In blocks like this you might see text that talks more about intuition and how you can look at things from more than one side.


In these blocks we will write more in-depth info about something. These boxes might be skipped on the first reading.

Software

We will primarily be writing R code using the RStudio GUI.

Setup in RStudio

This is our base setup. Further packages will be loaded in the individual lectures respectively.

library(tidyverse); library(kableExtra); library(cowplot); 
library(scales); library(janitor);
theme_set(theme_cowplot() +  
              background_grid(major = "xy", 
                              minor = "xy",
                              size.major = 0.25,
                              size.minor = 0.1) +
              theme(legend.position = "top",
                    plot.margin = margin(10, 10, 10, 10)))

Some Probability Distributions

Discrete Distributions

Discrete random variables can only take on a countable set of outcomes. This means that there should be a one-to-one mapping from the positive integers to the possible outcomes. In short, you can count all the possible outcomes (though they might be infinitely many). Continuous random variables (height for example) can take on uncountably many values. Between any two continuous numbers there exist infinitely many other numbers, this is not true for discrete numbers. There are no other integers between 2 and 3 for example.

Bernoulli

A random variable \(X\) is said to have the Bernoulli distribution with parameter \(p\) if

\[ \begin{aligned} P(X=1) &= p, \quad \text{and} \\ P(X=0) &= 1 - p, \quad \text{where } 0 < p < 1. \end{aligned} \]

We write this as \(X \sim \mathrm{Bern}(p)\). All random variables whose possible values are \(0\) and \(1\) follow this distribution.

p <- 0.3
success <- p
failure <- 1 - p
tibble(outcome = c("Success", "Failure"),
       probability = c(success, failure)) %>% 
    ggplot(aes(outcome, probability)) +
    geom_col() +
    scale_y_continuous(labels = percent) +
    labs(title = "Example Bernoulli variable") +
    theme(axis.title = element_blank())

Binomial

Suppose that we have n independent Bernoulli random variables sampled from an experiment, each with the same probability, \(p\), of success. Let \(X\) be the number of successes. Then \(X\) has a Binomial distribution with parameters \(n\) and \(p\). We write \(X \sim \mathrm{Bin}(n, p)\). Thus the \(\mathrm{Bern}(p)\) distribution is the same as \(\mathrm{Bin}(1, p)\).

coin_tosses <- 100
possible_outcomes <- seq(0, 100)
probability_of_outcomes <- dbinom(x = possible_outcomes, size = coin_tosses, prob = 0.5)

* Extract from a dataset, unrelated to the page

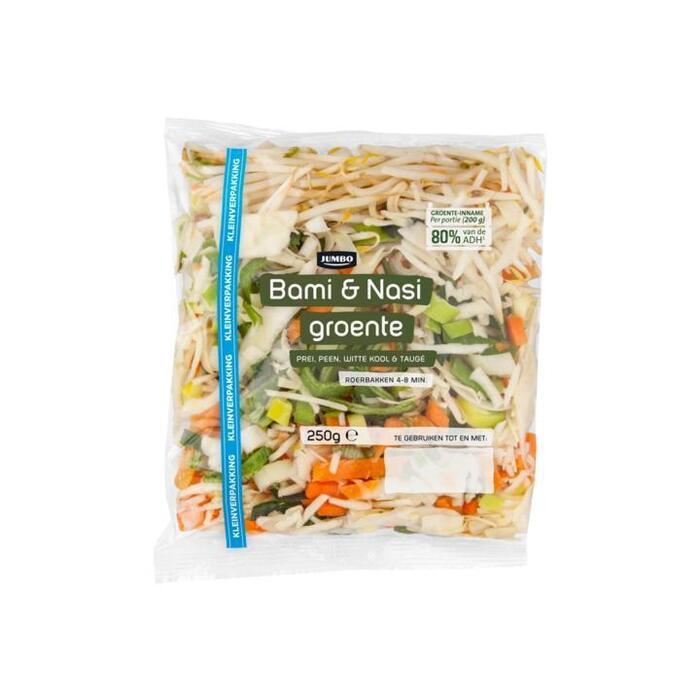 Jumbo Bami & Nasi Groente Kleinverpakking 250 g (250g)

tibble(outcome = possible_outcomes,
       probability = probability_of_outcomes) %>% 
    ggplot(aes(outcome, probability)) +
    geom_col() +
    scale_y_continuous(labels = percent) +
    labs(title = "Coin toss experiment",
         subtitle = "Probability of obtaining X heads in 100 tosses") +
    theme(axis.title = element_blank())

Geometric

Consider a sequence of independent Bernoulli trials, each with the same success probability, \(p\), and imagine performing trials until a success occurs. Let \(X\) be the number of failures before the first successful trial. Then \(X\) has the Geometric distribution with parameter \(p\), denoted by \(X \sim \mathrm{Geom}(p)\).

This is an important distribution for survival analysis. Imagine that on each day there is a constant probability, \(p\), that some event happens. Then the number of days before the event happens follows a \(\mathrm{Geom}(p)\) distribution. Note that the Geometric distribution only models whole numbers, so we cannot wait for \(4.5\) days when working with this distribution.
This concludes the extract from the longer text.